>> begin

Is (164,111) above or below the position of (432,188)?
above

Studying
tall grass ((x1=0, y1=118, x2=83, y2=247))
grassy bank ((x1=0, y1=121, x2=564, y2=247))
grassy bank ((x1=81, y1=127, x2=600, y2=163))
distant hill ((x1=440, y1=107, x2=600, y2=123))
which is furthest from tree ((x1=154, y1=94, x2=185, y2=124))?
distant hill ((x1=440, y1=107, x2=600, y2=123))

>> end

§ What to do: Could you output every line of the records above as a numbered list, skipping any blank lines?

§ Response:
1. Is (164,111) above or below the position of (432,188)?
2. above
3. Studying
4. tall grass ((x1=0, y1=118, x2=83, y2=247))
5. grassy bank ((x1=0, y1=121, x2=564, y2=247))
6. grassy bank ((x1=81, y1=127, x2=600, y2=163))
7. distant hill ((x1=440, y1=107, x2=600, y2=123))
8. which is furthest from tree ((x1=154, y1=94, x2=185, y2=124))?
9. distant hill ((x1=440, y1=107, x2=600, y2=123))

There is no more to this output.